- [WORK ITEM]: Transcribe the entries exactly as they stand below, passing over any picture.

- [TASK DATA]:
▽
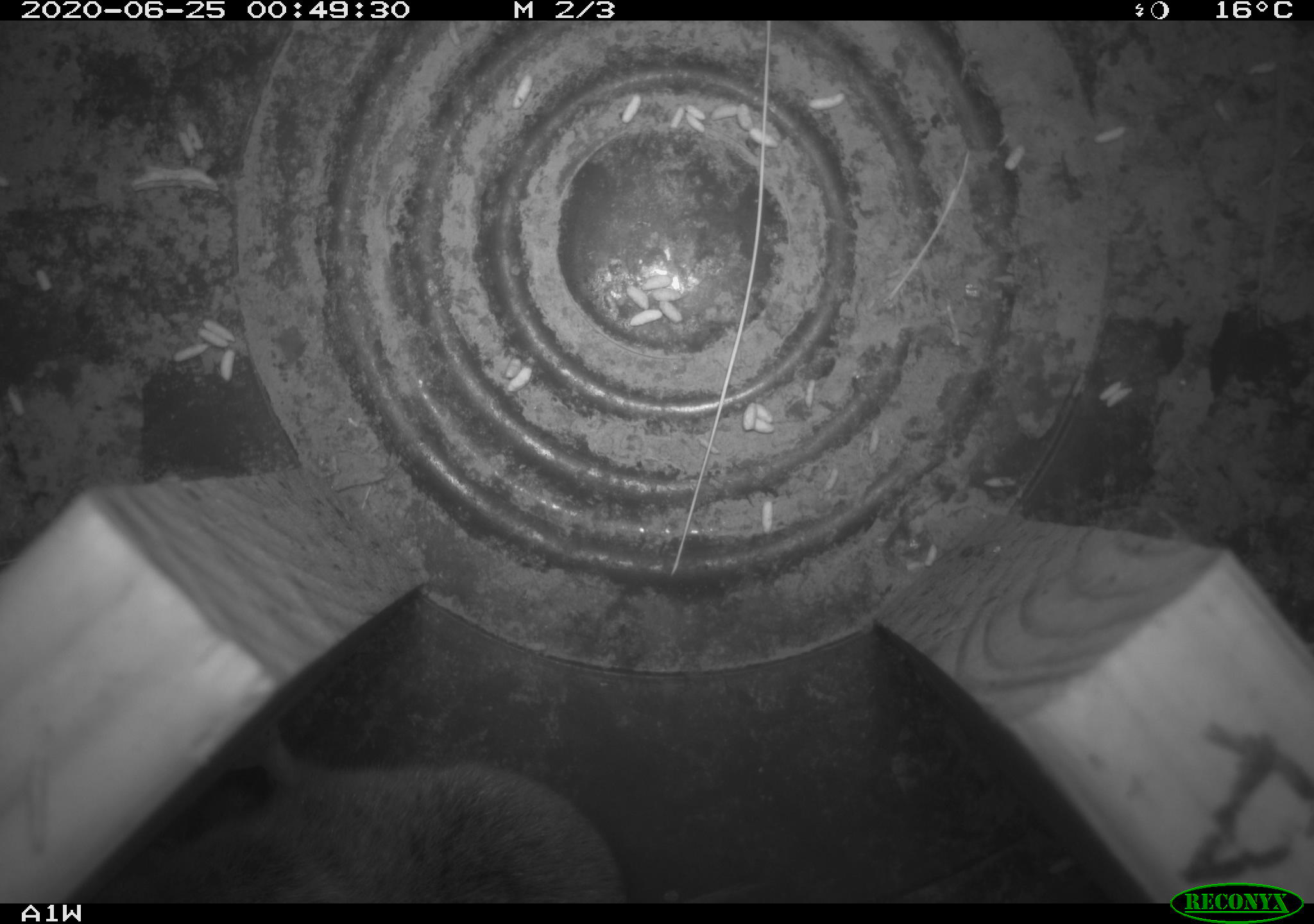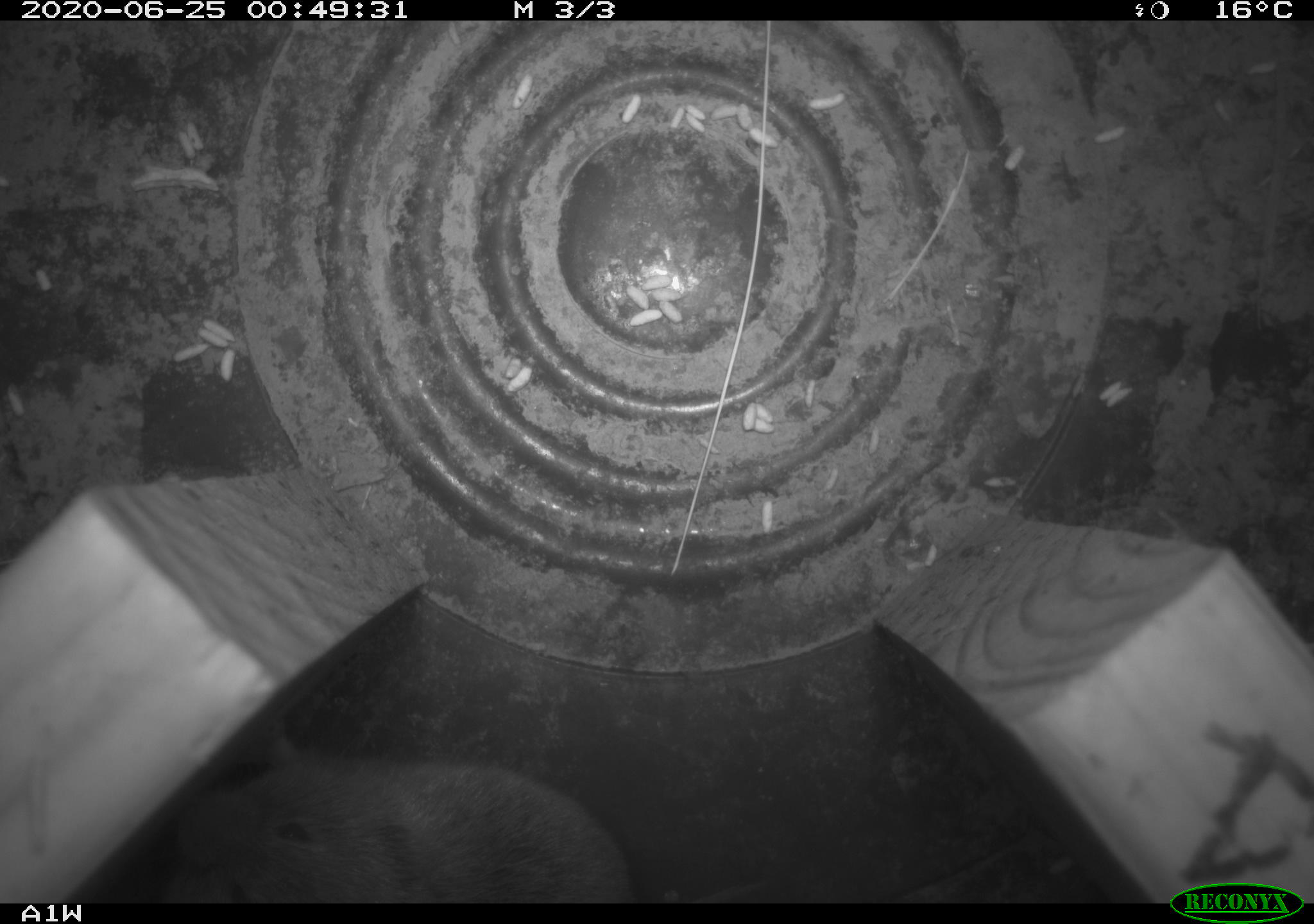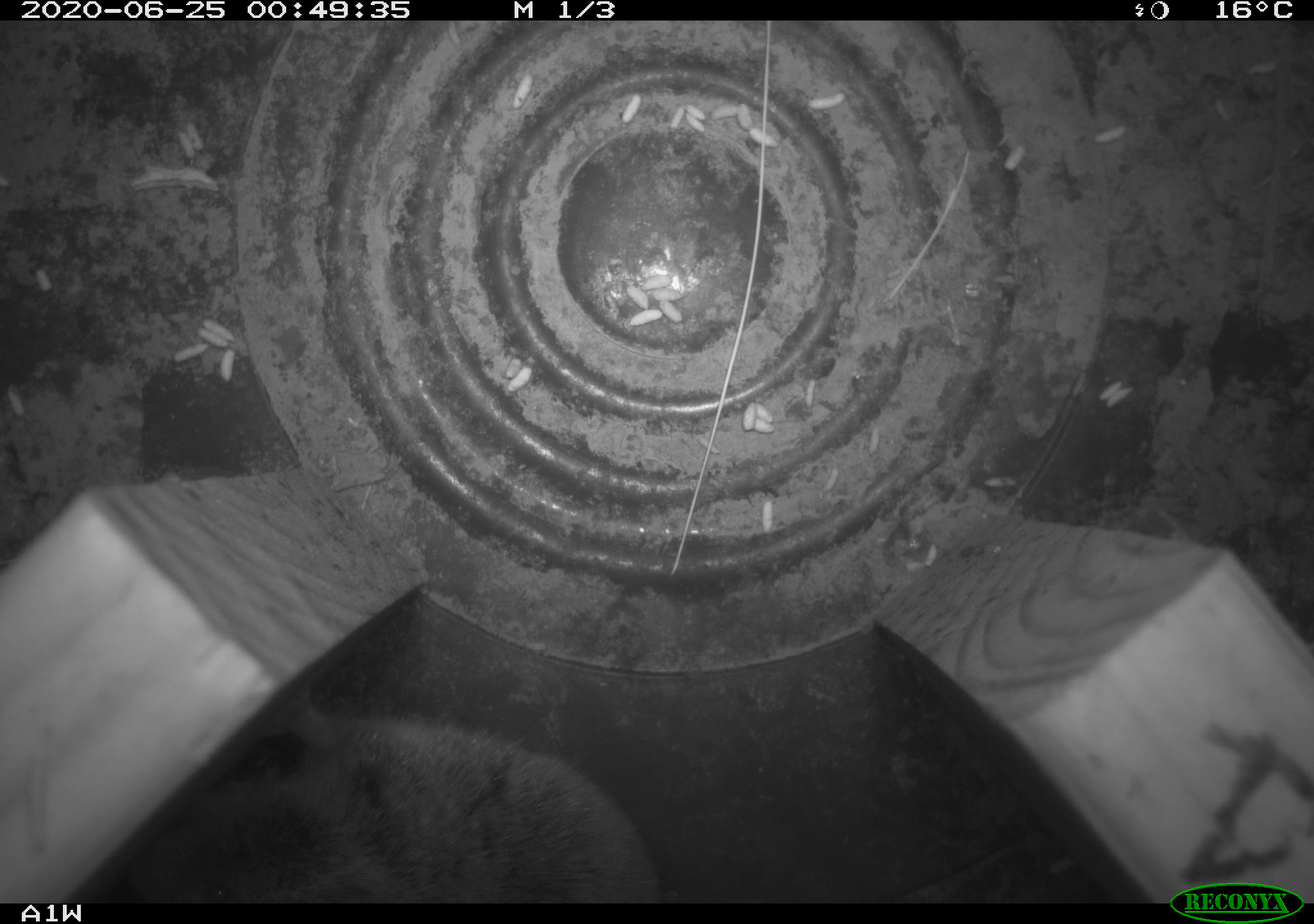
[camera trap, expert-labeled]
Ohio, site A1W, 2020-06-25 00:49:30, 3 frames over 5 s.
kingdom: Animalia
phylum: Chordata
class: Mammalia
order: Rodentia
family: Cricetidae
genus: Microtus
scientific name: Microtus pennsylvanicus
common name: meadow vole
△
- [ANSWER AREA]:
[camera trap, expert-labeled]
Ohio, site A1W, 2020-06-25 00:49:30, 3 frames over 5 s.
kingdom: Animalia
phylum: Chordata
class: Mammalia
order: Rodentia
family: Cricetidae
genus: Microtus
scientific name: Microtus pennsylvanicus
common name: meadow vole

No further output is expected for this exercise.